>>>

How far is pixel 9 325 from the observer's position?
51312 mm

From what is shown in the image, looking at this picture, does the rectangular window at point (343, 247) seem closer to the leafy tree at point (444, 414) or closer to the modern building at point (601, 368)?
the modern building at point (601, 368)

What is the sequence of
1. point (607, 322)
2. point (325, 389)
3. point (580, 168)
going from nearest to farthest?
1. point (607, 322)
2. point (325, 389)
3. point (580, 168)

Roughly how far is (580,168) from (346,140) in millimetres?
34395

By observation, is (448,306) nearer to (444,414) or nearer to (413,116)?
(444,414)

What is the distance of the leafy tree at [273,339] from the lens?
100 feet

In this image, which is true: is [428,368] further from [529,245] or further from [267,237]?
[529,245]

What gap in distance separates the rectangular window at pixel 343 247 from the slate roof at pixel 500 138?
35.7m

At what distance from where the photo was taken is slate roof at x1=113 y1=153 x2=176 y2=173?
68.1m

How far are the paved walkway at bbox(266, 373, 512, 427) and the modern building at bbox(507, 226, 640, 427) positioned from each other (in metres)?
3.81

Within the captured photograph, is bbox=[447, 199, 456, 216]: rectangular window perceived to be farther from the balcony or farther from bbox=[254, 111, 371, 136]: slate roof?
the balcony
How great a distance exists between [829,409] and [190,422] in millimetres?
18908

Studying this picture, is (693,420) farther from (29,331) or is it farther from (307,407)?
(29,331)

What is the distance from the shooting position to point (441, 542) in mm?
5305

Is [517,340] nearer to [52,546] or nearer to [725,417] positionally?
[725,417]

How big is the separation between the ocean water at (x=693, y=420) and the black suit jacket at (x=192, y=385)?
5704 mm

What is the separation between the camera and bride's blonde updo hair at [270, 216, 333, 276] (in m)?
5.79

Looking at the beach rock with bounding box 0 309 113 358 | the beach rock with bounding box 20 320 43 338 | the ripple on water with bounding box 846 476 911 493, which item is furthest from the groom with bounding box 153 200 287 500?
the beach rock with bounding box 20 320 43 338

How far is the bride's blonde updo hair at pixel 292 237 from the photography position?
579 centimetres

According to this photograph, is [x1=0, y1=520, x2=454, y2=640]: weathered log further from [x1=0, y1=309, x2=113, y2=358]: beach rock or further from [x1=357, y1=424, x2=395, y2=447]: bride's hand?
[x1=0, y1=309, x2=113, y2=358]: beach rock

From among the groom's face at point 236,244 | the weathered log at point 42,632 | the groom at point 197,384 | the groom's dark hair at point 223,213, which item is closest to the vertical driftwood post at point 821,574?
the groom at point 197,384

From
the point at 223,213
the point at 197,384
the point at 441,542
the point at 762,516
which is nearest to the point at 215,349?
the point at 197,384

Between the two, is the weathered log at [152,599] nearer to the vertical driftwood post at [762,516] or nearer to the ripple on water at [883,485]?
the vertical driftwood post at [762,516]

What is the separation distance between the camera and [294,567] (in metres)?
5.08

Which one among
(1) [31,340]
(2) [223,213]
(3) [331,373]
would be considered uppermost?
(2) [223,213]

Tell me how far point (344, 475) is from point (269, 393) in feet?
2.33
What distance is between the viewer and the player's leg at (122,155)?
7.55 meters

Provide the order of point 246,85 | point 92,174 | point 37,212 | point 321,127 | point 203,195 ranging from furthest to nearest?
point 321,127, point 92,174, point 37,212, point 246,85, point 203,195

<<<

Goal:
Reproduce all of the items above line for line, with no changes.

Response for this exercise:
How far is pixel 9 325 from the observer's position?
51312 mm

From what is shown in the image, looking at this picture, does the rectangular window at point (343, 247) seem closer to the leafy tree at point (444, 414) or closer to the modern building at point (601, 368)?
the modern building at point (601, 368)

What is the sequence of
1. point (607, 322)
2. point (325, 389)
3. point (580, 168)
going from nearest to farthest?
1. point (607, 322)
2. point (325, 389)
3. point (580, 168)

Roughly how far is (580,168) from (346,140) in millimetres?
34395

By observation, is (448,306) nearer to (444,414) or nearer to (413,116)?
(444,414)

What is the distance of the leafy tree at [273,339] from the lens?
100 feet

In this image, which is true: is [428,368] further from [529,245] or further from [267,237]?
[529,245]

What gap in distance separates the rectangular window at pixel 343 247 from the slate roof at pixel 500 138?
35.7m

At what distance from where the photo was taken is slate roof at x1=113 y1=153 x2=176 y2=173?
68.1m

How far are the paved walkway at bbox(266, 373, 512, 427) and the modern building at bbox(507, 226, 640, 427) positioned from each other (in metres)?
3.81

Within the captured photograph, is bbox=[447, 199, 456, 216]: rectangular window perceived to be farther from the balcony or farther from bbox=[254, 111, 371, 136]: slate roof?
the balcony
How great a distance exists between [829,409] and [190,422] in millimetres?
18908

Studying this picture, is (693,420) farther from (29,331) or is it farther from (307,407)?
(29,331)

What is the distance from the shooting position to point (441, 542) in mm?
5305

Is [517,340] nearer to [52,546] or nearer to [725,417] positionally?
[725,417]

How big is the separation between the ocean water at (x=693, y=420) and the black suit jacket at (x=192, y=385)?
5704 mm

What is the separation between the camera and bride's blonde updo hair at [270, 216, 333, 276] (in m)?
5.79

Looking at the beach rock with bounding box 0 309 113 358 | the beach rock with bounding box 20 320 43 338 | the ripple on water with bounding box 846 476 911 493, which item is furthest from the groom with bounding box 153 200 287 500?
the beach rock with bounding box 20 320 43 338

How far is the bride's blonde updo hair at pixel 292 237 from the photography position?
579 centimetres

According to this photograph, is [x1=0, y1=520, x2=454, y2=640]: weathered log further from [x1=0, y1=309, x2=113, y2=358]: beach rock or further from [x1=357, y1=424, x2=395, y2=447]: bride's hand?
[x1=0, y1=309, x2=113, y2=358]: beach rock

From among the groom's face at point 236,244 | the weathered log at point 42,632 | the groom at point 197,384 | the groom's dark hair at point 223,213, which item is closest to the vertical driftwood post at point 821,574?
the groom at point 197,384

From
the point at 223,213
the point at 197,384
the point at 441,542
the point at 762,516
which is nearest to the point at 215,349?
the point at 197,384

Between the two, is the weathered log at [152,599] nearer to the vertical driftwood post at [762,516] or nearer to the ripple on water at [883,485]?
the vertical driftwood post at [762,516]

What is the separation distance between the camera and [294,567] (in metres)?
5.08

Which one among
(1) [31,340]
(2) [223,213]
(3) [331,373]
would be considered uppermost?
(2) [223,213]

Tell me how far point (344, 475) is from point (269, 393) in feet?
2.33
What distance is between the viewer and the player's leg at (122,155)?
7.55 meters

Provide the order of point 246,85 | point 92,174 | point 37,212 | point 321,127 | point 203,195 ranging from furthest to nearest?
point 321,127, point 92,174, point 37,212, point 246,85, point 203,195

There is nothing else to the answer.